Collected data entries
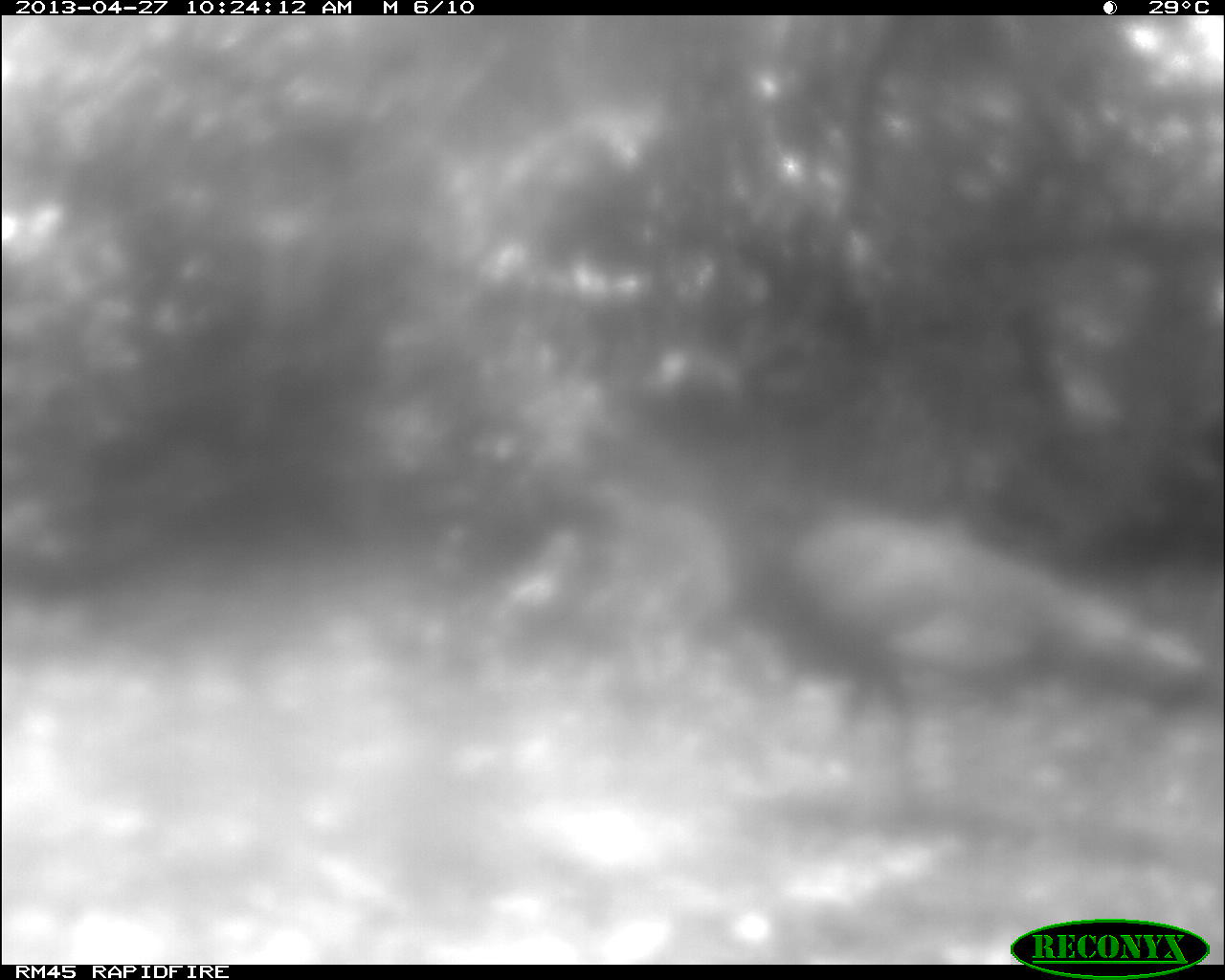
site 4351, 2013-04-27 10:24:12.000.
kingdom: Animalia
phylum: Chordata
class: Aves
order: Galliformes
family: Phasianidae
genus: Meleagris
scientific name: Meleagris ocellata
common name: ocellated turkey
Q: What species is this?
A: Meleagris ocellata (ocellated turkey).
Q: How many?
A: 1.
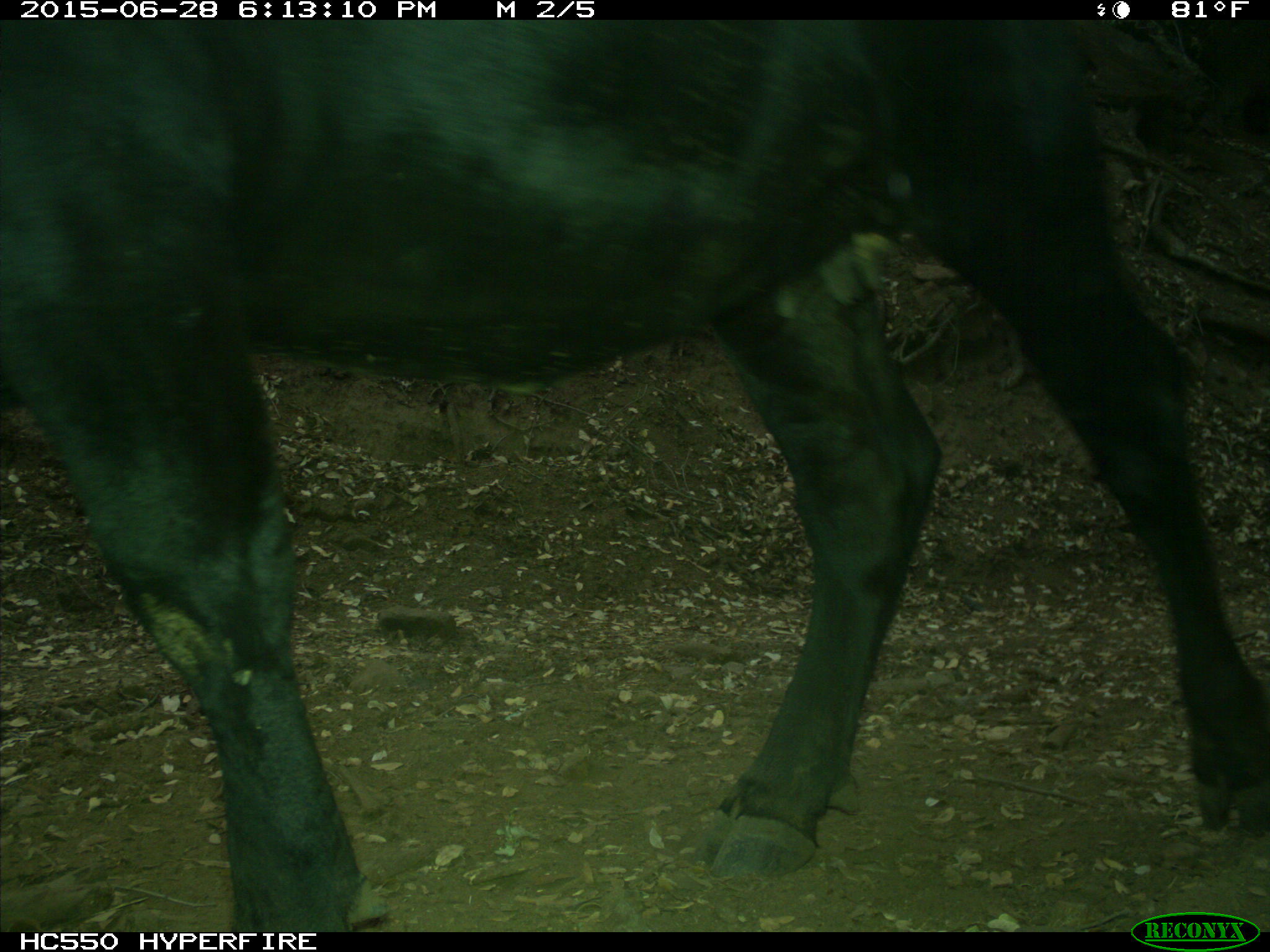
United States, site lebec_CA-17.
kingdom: Animalia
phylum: Chordata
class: Mammalia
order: Artiodactyla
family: Bovidae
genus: Bos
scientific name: Bos taurus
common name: domestic cow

YOUR GOAL
The answer is the line with "class: Mammalia" plus every line after it to the last line of the entries above, copied exactly and with no other lines.

SOLUTION FOR THIS EXERCISE
class: Mammalia
order: Artiodactyla
family: Bovidae
genus: Bos
scientific name: Bos taurus
common name: domestic cow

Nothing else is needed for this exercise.